The federal government never approved the proposed reductions, and no providers lost money because of the proposal, Medicaid spokesman Francis Rullan told The Associated Press.
Medicaid director Bob Robinson told providers March 31 that the program intended to trim their payments up to 20 percent during the final quarter of the state budget year because of a projected funding shortfall.
In a news release issued at the close of business June 4, Robinson said he now believes Medicaid has enough money to operate through June 30, the end of the budget year.
“Having the benefit of 11 months of information, we now believe that we will make it through this difficult fiscal year without running a deficit,” Robinson said in the written statement. “I appreciate our providers who have taken care of our Medicaid patients during these difficult times.”
Some providers had said they might stop treating Medicaid patients, but many said they’d continue. About one-fifth of all Mississippi residents are covered by the program.
House Public Health Committee Chairman Steve Holland, D-Plantersville, said the projected shortfall in late March was “minuscule” and Medicaid should’ve made administrative cuts rather than telling providers they might lose money.
“There’s no reason for those kind of scare tactics in this program,” Holland said. “Bob Robinson ought to be ashamed of himself, period.”
Robinson said several things helped improve the budget, including reductions in administrative costs and in spending on medical services.
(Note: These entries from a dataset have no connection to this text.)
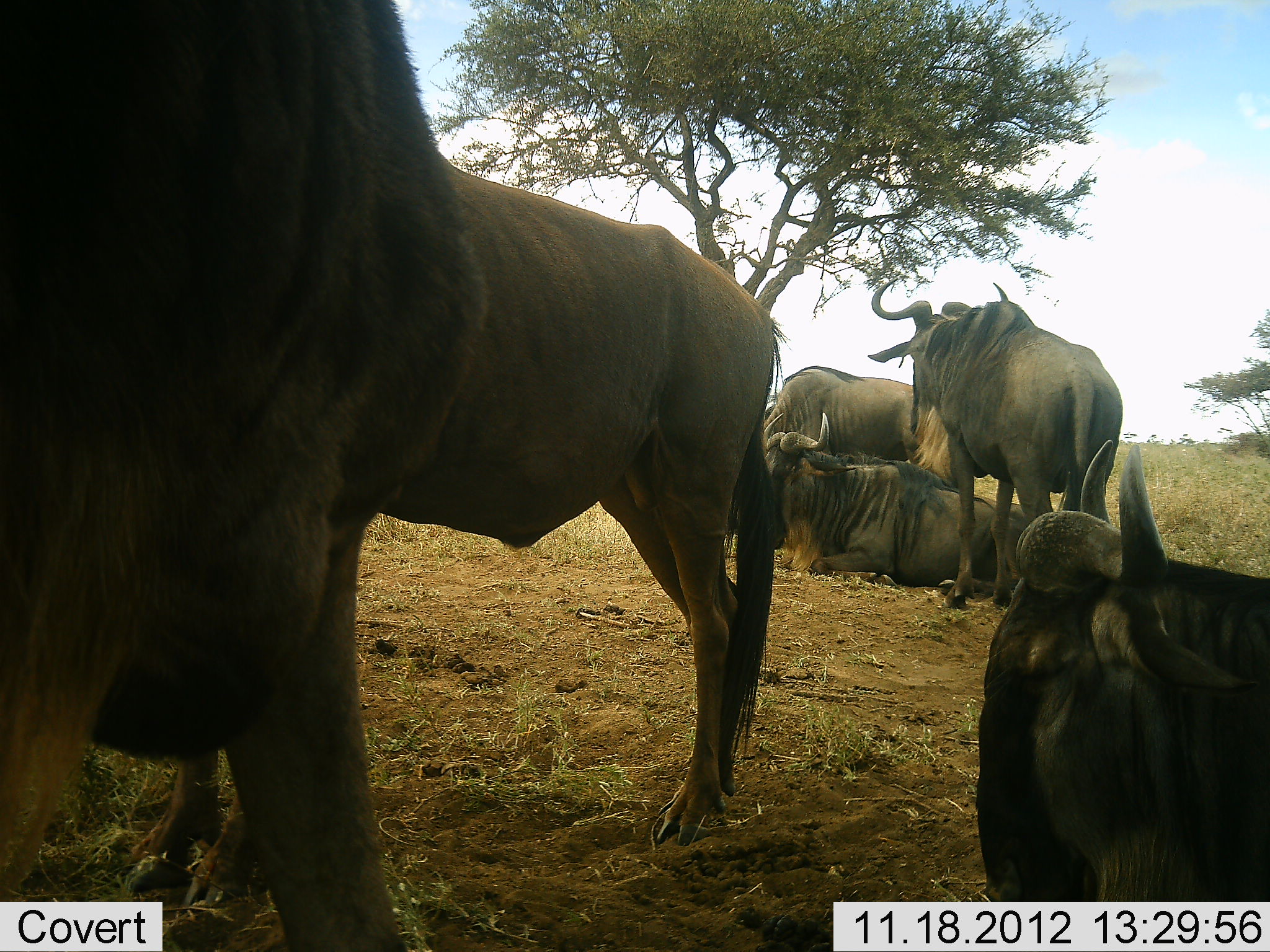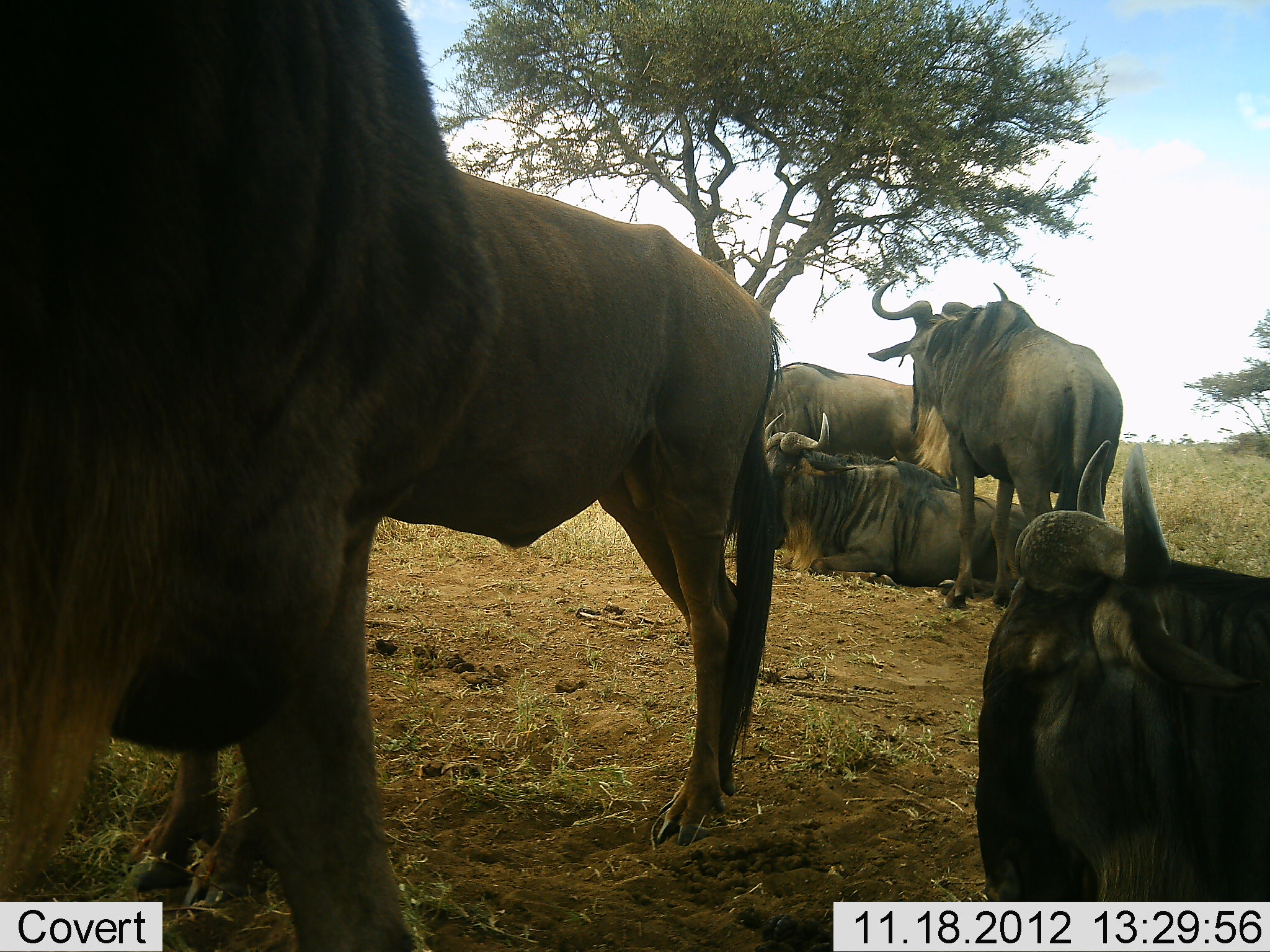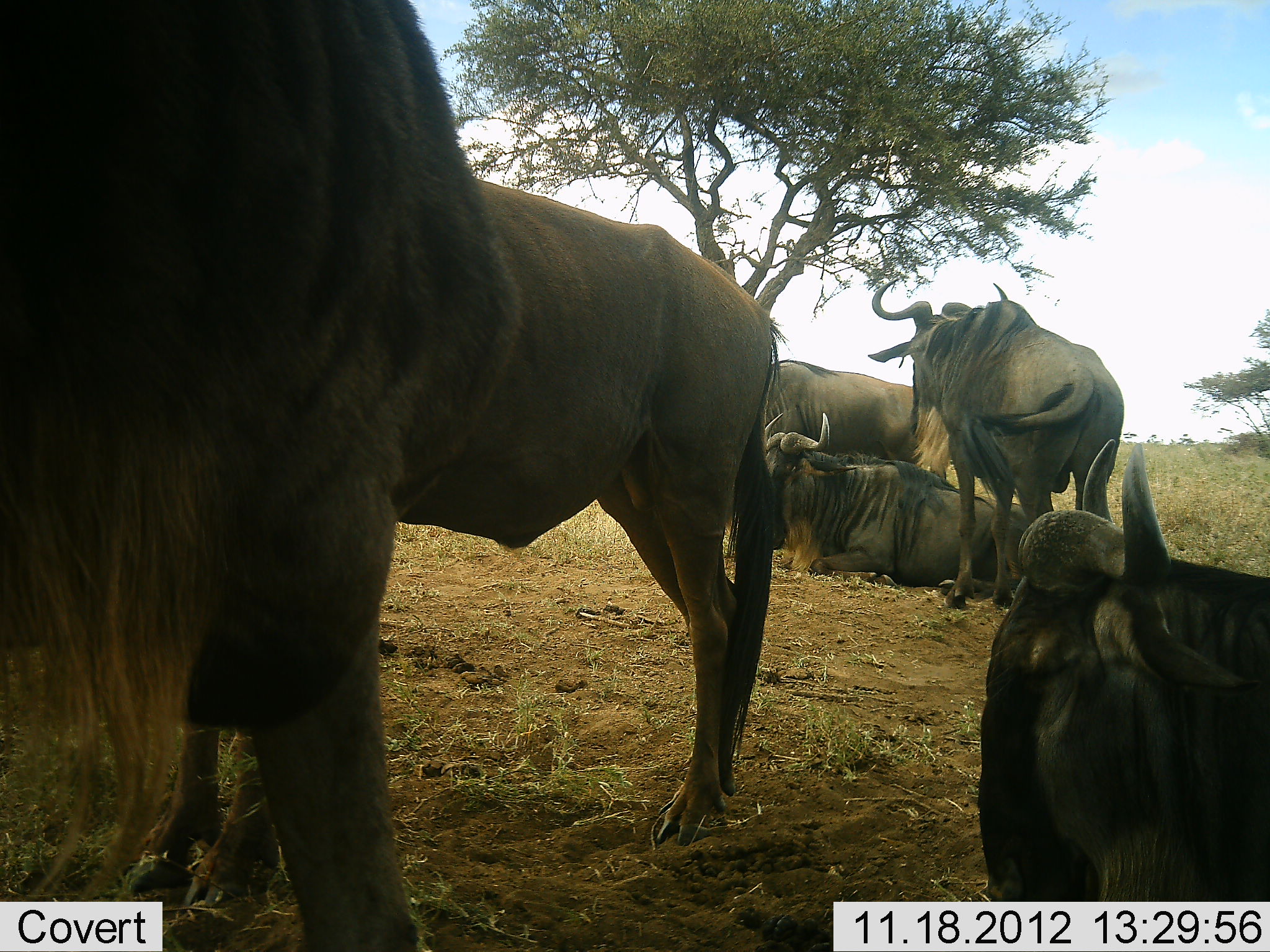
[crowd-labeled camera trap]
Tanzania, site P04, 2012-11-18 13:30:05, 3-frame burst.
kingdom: Animalia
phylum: Chordata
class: Mammalia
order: Artiodactyla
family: Bovidae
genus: Connochaetes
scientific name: Connochaetes taurinus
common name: blue wildebeest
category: wildebeest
Wildebeest (blue wildebeest) (Connochaetes taurinus), count 6. Behavior (volunteer vote fractions): standing 90%, resting 90%, moving 0%, interacting 0%. Young present (vote fraction): 0%. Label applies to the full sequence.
He said Medicaid also collected previously unpaid assessments from nursing homes and had received money from legal settlements and drug rebates.
Reached June 4 at his home in Rienzi, House Speaker Billy McCoy said he was pleased to learn the proposed Medicaid cuts had been dropped.
“I’ll be dog,” said McCoy, a Democrat. “That’s good. I thought that’s what we had worked toward.”
Medicaid is a health coverage plan for the needy, aged, blind and disabled, and for low-income families with children. It is paid by state and federal money, and because Mississippi is a poor state, it receives a generous federal contribution.
In late March, Medicaid said it anticipated a shortfall of more than $14 million in state funding. Rullan said that would’ve meant a shortage of about $50 million in payments to providers, had the plan been carried out.